All of the Fillmore Place buildings were occupied as multi-family residences – what were probably termed at the time flat houses (a class above the tenement, a term that was only coming into widespread usage in the 1850s). The patterns of ownership and occupancy in later years very closely match that of the surrounding area of Williamsburg. In the mid-19th century, most of the owners were English, Irish or German, and worked as artisans or were petty merchants. The residents renting apartments on Fillmore Place at this time were of a similar background, usually artisans, clerks and laborers.
By the late 19th-century there was an increasing representation of Eastern Europeans among the owners and renters. These included Christian and Jewish Poles, Lithuanians, Estonians and Ukrainians. The Jewish residents represented the advance wave of Jewish immigrants who moved from the Lower East Side in large numbers beginning in 1903, with the opening of the Williamsburg Bridge. From that point forward, much of the Southside and South Williamsburg came to be predominantly Jewish. Although the Williamsburg Bridge was certainly the catalyst for large number of Jews relocating to North Brooklyn, the influx of Jews certainly predated the construction of the bridge, as witnessed by the owners and residents of some of Fillmore Place buildings. Many of these earlier Jewish residents worked in the garment trades, as furriers, tailors and cutters.
The Christian immigrants from Eastern Europe tended to settle in the Northside, with Grand Street seeming to be the soft dividing line between what was becoming Baltic and Polish Williamsburg to the north and Eastern European Jewish Williamsburg to the south. Through 20th century, Fillmore Place continued to attract Baltic and Polish émigrés.

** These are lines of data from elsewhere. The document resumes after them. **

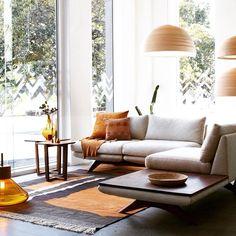 Hepburn Modular Sofa designed by Matthew Hilton and crafted by De La Espada shown at the Spence & Lyda showroom, photo by Prue Ruscoe House Furniture Design, Home Furniture, House Design, Living Area, Living Spaces, Living Rooms, Sofa Design, Interior Design, Modular Sofa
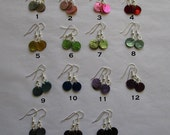 Tiny Dangle Shell Earrings Bright & Simple Your Choice of Colors 2 Pair for 5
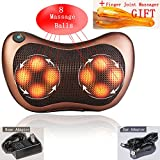 Back Shiatsu Neck Foot Massager Electric Shoulder Deep Tissue Massage Cushion,Relieve shoulder, back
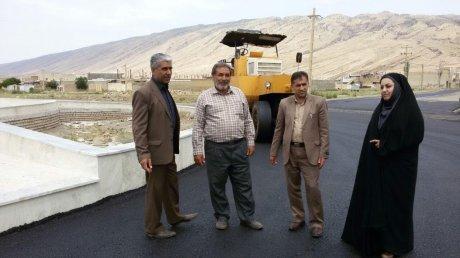 پروژه بهسازی و آسفالت محور میدان امید وخيابان رسالت جنوبی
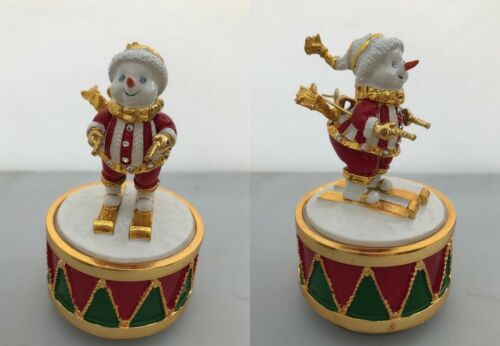 Musical Enamelled Christmas Figurine Snowman Santa Claus Father Christmas Xmas
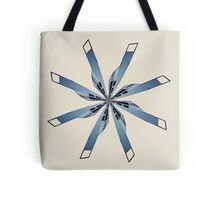 Tallinn Flower 7 Tote Bag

Beginning in the 1930s, Hispanic names begin to appear in the conveyance and directory records, reflecting the influx of Puerto Rican transplants. Over time, Southside Williamsburg would come to be one of the largest centers of Puerto Ricans in New York City, a demographic heavily reflected in Fillmore Place.1
Throughout most of its history, the Fillmore Place houses have been a combination of owner-occupied and rental housing. Some of the houses were owned by absentee landlords and rented out entirely, while most were owner-occupied with portions of the houses rented out. In a few cases, the houses appear to have been entirely owner occupied.
Many of the Fillmore Place property owners owned multiple houses on the block. This was the case in the early years of development, when speculators bought multiple properties from Clock & Miller. In the late 19th century and early 20th century, William Dailey bought up numerous properties. On his death circa 1929, Daily owned at least four houses on Fillmore Place.
- 1One of the major impetuses for the movement of Puerto Ricans to New York City was the displacement of tenant farmers on the island that came about as a result of American Sugar and other sugar refining companies buying up large tracts of land and turning them over to sugar cane. Ironically, many of these displaced farmers wound up on the Southside working at the American Sugar’s Kent Avenue refinery, one of the largest sugar refineries in the world.